Prossiga com o texto sobre o mundial de Superbike, começando logo após a última frase apresentada.

» TRECHO SELECIONADO
::::::::
O correspondente ao Stock Car em motovelocidade é representado pelo mundial de Superbike (WSBK), disputado desde 1988 e reconhecido por eleger todos os anos a moto com melhor desempenho que pode ser adquirida no mercado. A base para uma Superbike é obrigatoriamente uma versão homologada de um equipamento produzido em série e com um número mínimo de unidades comercializadas nos mercados dos Estados Unidos, União Europeia e Japão. O chamado Motul FIM Superbike World Championship é dividido em várias classes, com o objetivo de incentivar a concorrência entre fabricantes e proporcionar oportunidades para pilotos de várias faixas etárias.

A principal classe, Superbike, utiliza máquinas baseadas em equipamentos de linha de produção com pequenas modificações na gestão do motor, sistema de escape, suspensão, freios e umas poucas peças do motor. A moto deve ter um peso mínimo de 168kg e um motor entre 750cc e 1200cc, dependendo do número de cilindros. Modificações técnicas limitadas foram permitidas para a temporada de 2015 e mantidas desde então.

A Supersport contempla máquinas mais leves e com menor potência, capacidade cubica limitada entre 400cc a 750cc dependendo do número de cilindros. A classe é muito competitiva, produz algumas incríveis batalhas na pista e é de vital importância para os fabricantes.
::::::::
» DADOS PARA ANÁLISE

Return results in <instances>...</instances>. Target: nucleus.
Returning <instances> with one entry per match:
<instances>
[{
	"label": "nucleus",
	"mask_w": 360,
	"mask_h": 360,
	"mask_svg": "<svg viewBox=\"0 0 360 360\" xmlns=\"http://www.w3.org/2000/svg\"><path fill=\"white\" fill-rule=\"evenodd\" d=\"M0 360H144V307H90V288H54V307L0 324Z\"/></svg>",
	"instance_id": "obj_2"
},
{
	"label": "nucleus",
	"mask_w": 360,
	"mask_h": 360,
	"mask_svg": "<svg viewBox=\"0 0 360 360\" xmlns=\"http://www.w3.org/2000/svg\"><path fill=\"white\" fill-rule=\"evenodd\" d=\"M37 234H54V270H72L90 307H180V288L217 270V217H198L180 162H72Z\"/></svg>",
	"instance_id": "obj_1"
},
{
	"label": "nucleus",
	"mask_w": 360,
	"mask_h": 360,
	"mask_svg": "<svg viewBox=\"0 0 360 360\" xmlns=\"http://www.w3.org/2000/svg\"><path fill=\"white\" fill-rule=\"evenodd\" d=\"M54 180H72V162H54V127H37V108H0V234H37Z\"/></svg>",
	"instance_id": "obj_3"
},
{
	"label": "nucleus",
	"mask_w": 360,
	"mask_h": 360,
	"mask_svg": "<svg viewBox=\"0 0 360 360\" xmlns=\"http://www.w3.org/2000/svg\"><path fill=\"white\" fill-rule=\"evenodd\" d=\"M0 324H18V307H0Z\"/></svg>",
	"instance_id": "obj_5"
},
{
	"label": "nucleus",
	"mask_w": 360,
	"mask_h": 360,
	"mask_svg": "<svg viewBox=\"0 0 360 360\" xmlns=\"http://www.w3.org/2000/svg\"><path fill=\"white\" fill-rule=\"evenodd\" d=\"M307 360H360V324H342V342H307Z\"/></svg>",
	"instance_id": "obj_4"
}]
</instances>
::::::::
» RESPOSTA DA TAREFA
A Superstock 1000 apresenta motos com quase 100% de componentes de estoque e são o mais próximo possível de motos encontradas nas estradas todos os dias. A classe é orientada para corredores jovens e ambiciosos, a idade limite é de 28 anos e apenas um tipo de pneu com ranhuras é permitido.

Supersport 300 é uma nova classe criada em 2017, especifica motos leves e está aberta a condutores com idade mínima de 15 anos, um campeonato facilmente acessível no cenário mundial com muitos pilotos inscritos, tende a ser uma classe muito disputada. A motivação dos organizadores foi facilitar o acesso para equipes e pilotos com baixo orçamento. Todas as motos são homologadas pela FIM e estão sujeitas a modificações nos limites de peso (lastro) e limitadores de rotações para garantir a maior equalização de condições de competitividade.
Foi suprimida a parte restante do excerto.